Preferably, these innovations should be accomplished using the
installed equipment base so that no investment in new manufacturing
machines is needed.
SUMMARY OF THE INVENTION
[0014] According to the present invention for a semiconductor
integrated circuit (IC) leadframe, a base metal with a plated layer
of nickel fully covering the base metal has a plated layer of
lead-free solder on the nickel layer selectively covering areas of
the leadframe intended for attachment to other parts; a plated
layer of palladium on the nickel layer selectively covering areas
of the leadframe intended for bonding wire attachment; and a plated
layer of silver on both the palladium and the solder layers thin
enough so that the portion of the silver on the solder is
completely dissolved into the solder upon heating.
[0015] The present invention is related to high density ICs,
especially those having high numbers of inputs/outputs, or contact
pads, and also to devices in packages requiring surface mount in
printed circuit board assembly. These ICs can be found in many
semiconductor device families such as standard linear and logic
products, digital signal processors, microprocessors, digital and
analog devices, and both large and small area chip categories. The
invention represents a significant cost reduction and enhances
environmental protection and assembly flexibility of semiconductor
packages, especially the plastic molded packages, compared to the
conventional copper-based solder-plated leadframes.

### Stored rows
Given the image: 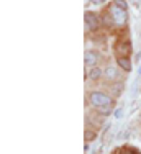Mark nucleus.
<instances>
[{
	"mask_svg": "<svg viewBox=\"0 0 141 154\" xmlns=\"http://www.w3.org/2000/svg\"><path fill=\"white\" fill-rule=\"evenodd\" d=\"M89 102H90L95 108L105 107V105H112V98L103 92H92L89 95Z\"/></svg>",
	"mask_w": 141,
	"mask_h": 154,
	"instance_id": "1",
	"label": "nucleus"
},
{
	"mask_svg": "<svg viewBox=\"0 0 141 154\" xmlns=\"http://www.w3.org/2000/svg\"><path fill=\"white\" fill-rule=\"evenodd\" d=\"M108 13L112 15V20L117 25H120V26H121V25H125V23H127V20H128V12H127V10H123V8H120V7H117L115 3L108 8Z\"/></svg>",
	"mask_w": 141,
	"mask_h": 154,
	"instance_id": "2",
	"label": "nucleus"
},
{
	"mask_svg": "<svg viewBox=\"0 0 141 154\" xmlns=\"http://www.w3.org/2000/svg\"><path fill=\"white\" fill-rule=\"evenodd\" d=\"M85 23H87V28H89V30L94 31V30H97V28H99L100 20H99V17L94 15L92 12H87V13H85Z\"/></svg>",
	"mask_w": 141,
	"mask_h": 154,
	"instance_id": "3",
	"label": "nucleus"
},
{
	"mask_svg": "<svg viewBox=\"0 0 141 154\" xmlns=\"http://www.w3.org/2000/svg\"><path fill=\"white\" fill-rule=\"evenodd\" d=\"M84 59H85V64H87V66L94 67V66L99 62V54L95 53V51L90 49V51H87V53H85V57H84Z\"/></svg>",
	"mask_w": 141,
	"mask_h": 154,
	"instance_id": "4",
	"label": "nucleus"
},
{
	"mask_svg": "<svg viewBox=\"0 0 141 154\" xmlns=\"http://www.w3.org/2000/svg\"><path fill=\"white\" fill-rule=\"evenodd\" d=\"M105 77L108 80H112V82H115V80L120 79V72H118L117 67H112V66H108V67L105 69Z\"/></svg>",
	"mask_w": 141,
	"mask_h": 154,
	"instance_id": "5",
	"label": "nucleus"
},
{
	"mask_svg": "<svg viewBox=\"0 0 141 154\" xmlns=\"http://www.w3.org/2000/svg\"><path fill=\"white\" fill-rule=\"evenodd\" d=\"M117 62H118V66H120V67L125 69V71H130V69H131V64H130V59H128L127 56H118Z\"/></svg>",
	"mask_w": 141,
	"mask_h": 154,
	"instance_id": "6",
	"label": "nucleus"
},
{
	"mask_svg": "<svg viewBox=\"0 0 141 154\" xmlns=\"http://www.w3.org/2000/svg\"><path fill=\"white\" fill-rule=\"evenodd\" d=\"M117 51H118V53H125V56H128V54L131 53V48H130L128 43H127V45H125V43H118V45H117Z\"/></svg>",
	"mask_w": 141,
	"mask_h": 154,
	"instance_id": "7",
	"label": "nucleus"
},
{
	"mask_svg": "<svg viewBox=\"0 0 141 154\" xmlns=\"http://www.w3.org/2000/svg\"><path fill=\"white\" fill-rule=\"evenodd\" d=\"M100 75H102V71H100L99 67H92L90 71H89V77H90V79H94V80L100 79Z\"/></svg>",
	"mask_w": 141,
	"mask_h": 154,
	"instance_id": "8",
	"label": "nucleus"
},
{
	"mask_svg": "<svg viewBox=\"0 0 141 154\" xmlns=\"http://www.w3.org/2000/svg\"><path fill=\"white\" fill-rule=\"evenodd\" d=\"M97 112L100 113V115H110V112H112V105H105V107H100V108H97Z\"/></svg>",
	"mask_w": 141,
	"mask_h": 154,
	"instance_id": "9",
	"label": "nucleus"
},
{
	"mask_svg": "<svg viewBox=\"0 0 141 154\" xmlns=\"http://www.w3.org/2000/svg\"><path fill=\"white\" fill-rule=\"evenodd\" d=\"M113 3H115L117 7H120V8H123V10L128 8V3L125 2V0H113Z\"/></svg>",
	"mask_w": 141,
	"mask_h": 154,
	"instance_id": "10",
	"label": "nucleus"
},
{
	"mask_svg": "<svg viewBox=\"0 0 141 154\" xmlns=\"http://www.w3.org/2000/svg\"><path fill=\"white\" fill-rule=\"evenodd\" d=\"M94 138H95L94 131H85V141H92Z\"/></svg>",
	"mask_w": 141,
	"mask_h": 154,
	"instance_id": "11",
	"label": "nucleus"
},
{
	"mask_svg": "<svg viewBox=\"0 0 141 154\" xmlns=\"http://www.w3.org/2000/svg\"><path fill=\"white\" fill-rule=\"evenodd\" d=\"M110 17H112V15H110V13H107V15L102 18V21H105V25H112V23H115L113 20H110Z\"/></svg>",
	"mask_w": 141,
	"mask_h": 154,
	"instance_id": "12",
	"label": "nucleus"
},
{
	"mask_svg": "<svg viewBox=\"0 0 141 154\" xmlns=\"http://www.w3.org/2000/svg\"><path fill=\"white\" fill-rule=\"evenodd\" d=\"M123 116V108H117L115 110V118H121Z\"/></svg>",
	"mask_w": 141,
	"mask_h": 154,
	"instance_id": "13",
	"label": "nucleus"
},
{
	"mask_svg": "<svg viewBox=\"0 0 141 154\" xmlns=\"http://www.w3.org/2000/svg\"><path fill=\"white\" fill-rule=\"evenodd\" d=\"M100 149H102V144H95V146H94V149L90 151V154H97Z\"/></svg>",
	"mask_w": 141,
	"mask_h": 154,
	"instance_id": "14",
	"label": "nucleus"
},
{
	"mask_svg": "<svg viewBox=\"0 0 141 154\" xmlns=\"http://www.w3.org/2000/svg\"><path fill=\"white\" fill-rule=\"evenodd\" d=\"M141 75V66H139V69H138V77Z\"/></svg>",
	"mask_w": 141,
	"mask_h": 154,
	"instance_id": "15",
	"label": "nucleus"
},
{
	"mask_svg": "<svg viewBox=\"0 0 141 154\" xmlns=\"http://www.w3.org/2000/svg\"><path fill=\"white\" fill-rule=\"evenodd\" d=\"M92 2H95V3H100V2H102V0H92Z\"/></svg>",
	"mask_w": 141,
	"mask_h": 154,
	"instance_id": "16",
	"label": "nucleus"
},
{
	"mask_svg": "<svg viewBox=\"0 0 141 154\" xmlns=\"http://www.w3.org/2000/svg\"><path fill=\"white\" fill-rule=\"evenodd\" d=\"M120 154H128V152H127V151H121ZM136 154H139V152H136Z\"/></svg>",
	"mask_w": 141,
	"mask_h": 154,
	"instance_id": "17",
	"label": "nucleus"
},
{
	"mask_svg": "<svg viewBox=\"0 0 141 154\" xmlns=\"http://www.w3.org/2000/svg\"><path fill=\"white\" fill-rule=\"evenodd\" d=\"M139 118H141V116H139Z\"/></svg>",
	"mask_w": 141,
	"mask_h": 154,
	"instance_id": "18",
	"label": "nucleus"
}]
</instances>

### What you will do
A. Decide whether each statement agrees with the leadframe excerpt, answering yes or no and quoting the text's deciding words: (i) The nickel layer covers the base metal only in part. (ii) The palladium layer covers areas of the leadframe intended for bonding wire attachment. (iii) The innovations should preferably call for investment in new manufacturing machines.
B. According to the leadframe excerpt, what happens upon heating to the portion of the silver that lies on the solder?
C. Write a continuation of the leadframe excerpt, beginning after its final sentence.
The listing has no connection to the leadframe excerpt.

### Responses to the exercise
A.
(i) No: "a plated layer of nickel fully covering the base metal"
(ii) Yes: "a plated layer of palladium on the nickel layer selectively covering areas of the leadframe intended for bonding wire attachment"
(iii) No: "so that no investment in new manufacturing machines is needed"

B. It is completely dissolved into the solder.

C.
[0016] It is an aspect of the present invention to provide a
technology for enabling solder package leads with pre-plated
lead-free solder of low reflow temperature, while maintaining a
palladium layer in the localized areas intended for wire bonding,
where excellent bondability is maintained in spite of extreme
palladium thinness. These goals are reached by depositing over the
leadframe an outermost layer of silver which is thin enough so that
its portion over the solder is completely dissolved into the solder
upon heating.
[0017] Another aspect of the invention is to provide the lead-free
solder such that it dissolves in tin-rich solder paste or solder
wave when its reflow temperature is higher than semiconductor
assembly temperatures, and that it does not form tin or silver
whiskers on the outside of the package.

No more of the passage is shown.